Share via


Monitor materialized views in Databricks SQL

This article describes how to monitor and query refresh data about a materialized view in Databricks SQL.

View the details of a single materialized view

You can view the details of a single materialized view by using the Catalog Explorer, or programmatically, with the DESCRIBE EXTENDED operation. You can also query the event log for details of the refresh history of a materialized view.

View details in Catalog Explorer

You can access information about your materialized view by viewing it in Catalog Explorer. In Catalog Explorer, you can see the last refresh status and any refresh schedules created in SQL. For details on schedules created in SQL, see CREATE MATERIALIZED VIEW.

The Catalog Explorer shows details for each materialized view in a right-side panel, including:

  1. Current refresh status and last run time. To see more details about the update, including run duration, any detailed errors, as well as the refresh type (including whether the materialized view was fully or incrementally refreshed and why), click See refresh details.
  2. Refresh Schedule. If the materialized view has a schedule set via SQL, the schedule is shown. To update the schedule, use ALTER MATERIALIZED VIEW.
  3. Tags. To add custom tags, click Add tags. Tags are not automatically used to attribute costs, but you can manually create a query to connect custom tags to your costs. For details, see Attribute costs to the SQL warehouse with custom tags.

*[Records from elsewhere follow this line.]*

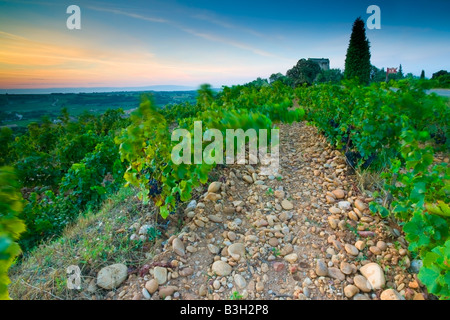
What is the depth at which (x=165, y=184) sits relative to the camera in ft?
8.31

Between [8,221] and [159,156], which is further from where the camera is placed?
[159,156]

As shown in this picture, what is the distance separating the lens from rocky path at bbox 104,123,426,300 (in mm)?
1871

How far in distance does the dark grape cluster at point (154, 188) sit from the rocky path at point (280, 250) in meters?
0.42

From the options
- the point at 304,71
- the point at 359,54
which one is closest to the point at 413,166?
→ the point at 359,54

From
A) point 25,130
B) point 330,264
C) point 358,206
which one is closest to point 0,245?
point 330,264

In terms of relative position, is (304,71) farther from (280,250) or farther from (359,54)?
(280,250)

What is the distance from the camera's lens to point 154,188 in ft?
8.39

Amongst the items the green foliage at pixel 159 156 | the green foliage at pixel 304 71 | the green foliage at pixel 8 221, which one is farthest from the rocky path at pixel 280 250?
the green foliage at pixel 304 71

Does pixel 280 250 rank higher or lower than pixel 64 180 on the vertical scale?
lower

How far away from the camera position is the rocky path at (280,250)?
1871mm

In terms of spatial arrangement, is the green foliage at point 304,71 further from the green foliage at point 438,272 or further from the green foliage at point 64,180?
the green foliage at point 438,272

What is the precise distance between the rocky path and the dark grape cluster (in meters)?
0.42

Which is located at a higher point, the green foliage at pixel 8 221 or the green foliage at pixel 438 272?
the green foliage at pixel 8 221

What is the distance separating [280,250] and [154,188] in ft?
4.82
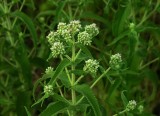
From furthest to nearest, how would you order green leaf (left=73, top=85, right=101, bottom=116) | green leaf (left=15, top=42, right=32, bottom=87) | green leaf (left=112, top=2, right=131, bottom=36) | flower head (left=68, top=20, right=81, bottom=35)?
1. green leaf (left=15, top=42, right=32, bottom=87)
2. green leaf (left=112, top=2, right=131, bottom=36)
3. flower head (left=68, top=20, right=81, bottom=35)
4. green leaf (left=73, top=85, right=101, bottom=116)

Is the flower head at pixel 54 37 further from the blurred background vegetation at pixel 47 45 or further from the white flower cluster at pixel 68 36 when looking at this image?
the blurred background vegetation at pixel 47 45

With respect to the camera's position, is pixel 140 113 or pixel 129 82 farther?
pixel 129 82

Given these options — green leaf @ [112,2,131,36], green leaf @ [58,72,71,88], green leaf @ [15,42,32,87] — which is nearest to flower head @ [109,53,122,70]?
green leaf @ [58,72,71,88]

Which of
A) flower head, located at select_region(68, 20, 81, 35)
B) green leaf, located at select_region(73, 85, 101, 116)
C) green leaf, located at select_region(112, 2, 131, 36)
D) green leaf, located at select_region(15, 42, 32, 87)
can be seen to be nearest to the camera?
green leaf, located at select_region(73, 85, 101, 116)

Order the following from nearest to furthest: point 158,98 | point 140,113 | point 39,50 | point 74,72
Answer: point 74,72 < point 140,113 < point 39,50 < point 158,98

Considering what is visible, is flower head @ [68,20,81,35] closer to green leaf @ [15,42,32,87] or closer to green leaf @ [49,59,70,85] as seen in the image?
green leaf @ [49,59,70,85]

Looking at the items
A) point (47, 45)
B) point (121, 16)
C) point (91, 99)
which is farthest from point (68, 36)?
point (47, 45)

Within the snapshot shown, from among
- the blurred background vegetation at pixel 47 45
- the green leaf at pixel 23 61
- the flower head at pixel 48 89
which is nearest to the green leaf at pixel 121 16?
the blurred background vegetation at pixel 47 45

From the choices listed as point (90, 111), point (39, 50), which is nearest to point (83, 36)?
point (90, 111)

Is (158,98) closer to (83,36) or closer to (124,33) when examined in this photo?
(124,33)
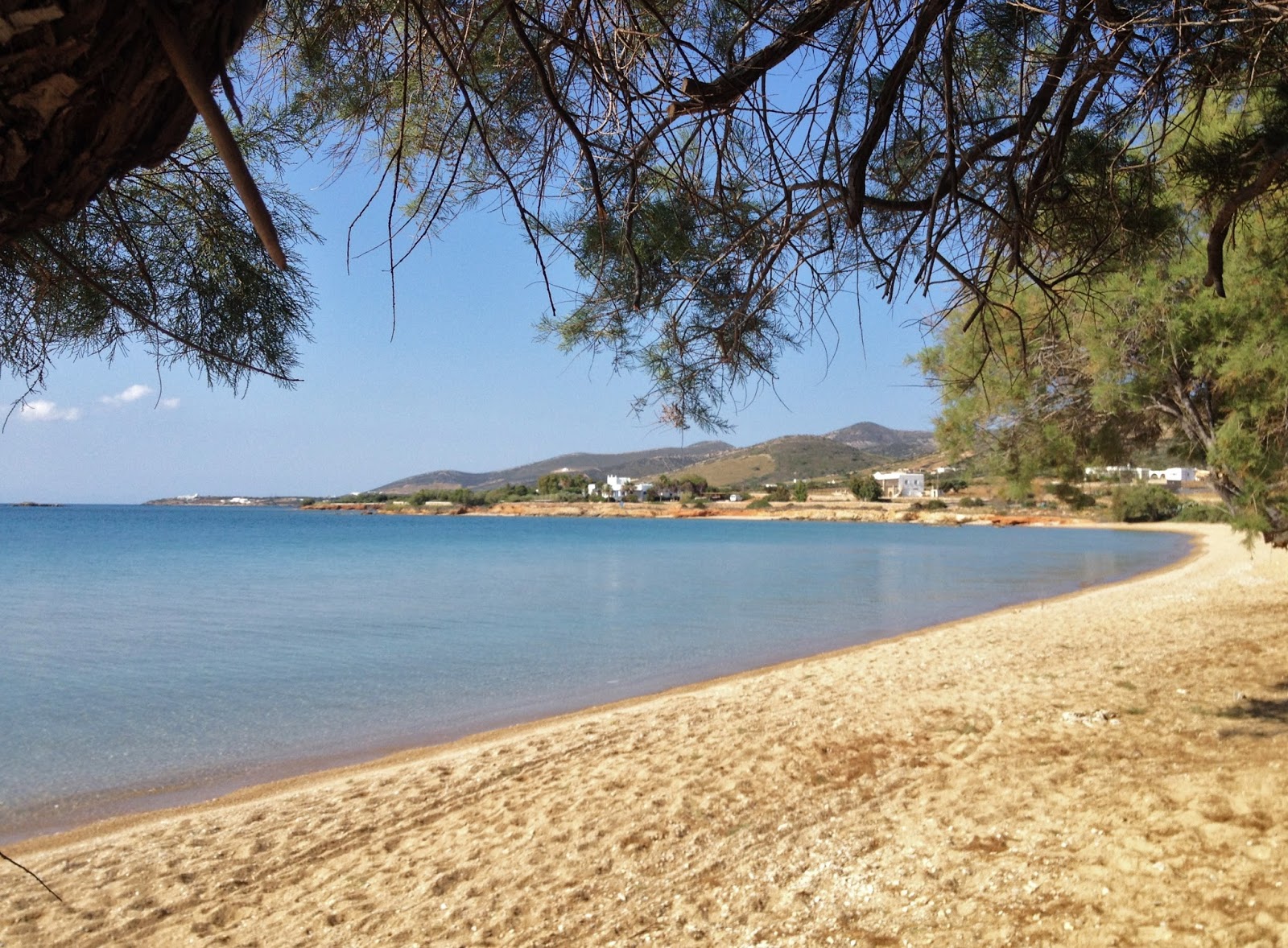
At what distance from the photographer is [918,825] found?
10.0 feet

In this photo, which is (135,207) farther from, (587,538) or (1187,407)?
(587,538)

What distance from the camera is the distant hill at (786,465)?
2579 inches

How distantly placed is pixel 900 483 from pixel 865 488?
29.8 ft

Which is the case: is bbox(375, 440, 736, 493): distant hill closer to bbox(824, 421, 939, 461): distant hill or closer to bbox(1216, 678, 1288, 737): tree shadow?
bbox(824, 421, 939, 461): distant hill

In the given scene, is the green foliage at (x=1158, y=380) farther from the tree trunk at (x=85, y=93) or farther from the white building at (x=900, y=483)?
the white building at (x=900, y=483)

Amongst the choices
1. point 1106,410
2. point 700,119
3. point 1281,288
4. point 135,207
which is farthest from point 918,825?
point 1106,410

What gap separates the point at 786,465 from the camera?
69.0 meters

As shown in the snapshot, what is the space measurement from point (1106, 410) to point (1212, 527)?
36.0 metres

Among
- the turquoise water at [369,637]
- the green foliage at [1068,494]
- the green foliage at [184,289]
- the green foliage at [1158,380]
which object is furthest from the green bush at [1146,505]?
the green foliage at [184,289]

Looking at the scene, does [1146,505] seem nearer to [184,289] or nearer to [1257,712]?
[1257,712]

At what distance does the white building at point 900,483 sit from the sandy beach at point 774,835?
6422 cm

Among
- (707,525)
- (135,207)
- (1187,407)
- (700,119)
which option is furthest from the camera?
(707,525)

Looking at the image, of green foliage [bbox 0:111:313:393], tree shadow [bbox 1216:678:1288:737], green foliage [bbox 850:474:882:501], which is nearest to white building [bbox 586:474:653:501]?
green foliage [bbox 850:474:882:501]

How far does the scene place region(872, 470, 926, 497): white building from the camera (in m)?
68.2
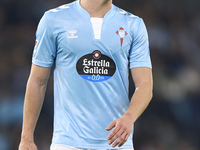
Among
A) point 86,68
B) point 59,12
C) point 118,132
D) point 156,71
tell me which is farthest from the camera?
point 156,71

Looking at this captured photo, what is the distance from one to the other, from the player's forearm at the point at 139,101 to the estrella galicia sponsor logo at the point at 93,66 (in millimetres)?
282

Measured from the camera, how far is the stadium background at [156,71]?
685 cm

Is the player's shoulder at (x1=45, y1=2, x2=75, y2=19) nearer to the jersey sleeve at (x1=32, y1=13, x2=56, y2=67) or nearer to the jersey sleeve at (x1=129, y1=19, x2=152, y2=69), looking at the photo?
the jersey sleeve at (x1=32, y1=13, x2=56, y2=67)

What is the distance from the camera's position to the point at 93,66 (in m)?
3.25

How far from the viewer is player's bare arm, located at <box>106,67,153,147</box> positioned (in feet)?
9.19

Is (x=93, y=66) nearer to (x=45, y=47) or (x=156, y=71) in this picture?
(x=45, y=47)

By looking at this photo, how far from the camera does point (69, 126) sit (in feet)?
10.5

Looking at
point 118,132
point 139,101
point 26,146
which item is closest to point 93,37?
point 139,101

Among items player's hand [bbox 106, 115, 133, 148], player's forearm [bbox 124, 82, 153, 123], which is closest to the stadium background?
player's forearm [bbox 124, 82, 153, 123]

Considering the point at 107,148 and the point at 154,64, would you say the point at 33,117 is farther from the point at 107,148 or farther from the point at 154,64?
the point at 154,64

There are properties of the materialized view that are not available in Catalog Explorer. For those properties, or to get the information programmatically, you can use the DESCRIBE EXTENDED command.

View details with DESCRIBE EXTENDED

You can view details about a materialized view programmatically by using the DESCRIBE EXTENDED command. This includes details beyond what you get from the Catalog Explorer. They include:

  • The status of the latest completed refresh.

  • The refresh schedule.

  • The columns of the materialized view.

  • The refresh type of the materialized view (not available in Catalog Explorer).

  • The data size for the materialized view, in total bytes (not available in Catalog Explorer).

  • The storage location of the materialized view (not available in Catalog Explorer).

  • Some information is only included in the result when enabled:

    • Clustering columns, if enabled.
    • Whether deletion vectors are enabled (only shown when true).
    • Whether row tracking is enabled (only shown when true).
-- As table:
DESCRIBE TABLE EXTENDED sales;

-- As a single JSON object:
DESCRIBE TABLE EXTENDED sales AS JSON;

Querying the event log programmatically

To get details about the refresh history for a materialized view, or the details as a refresh is happening, you can query the event log programmatically.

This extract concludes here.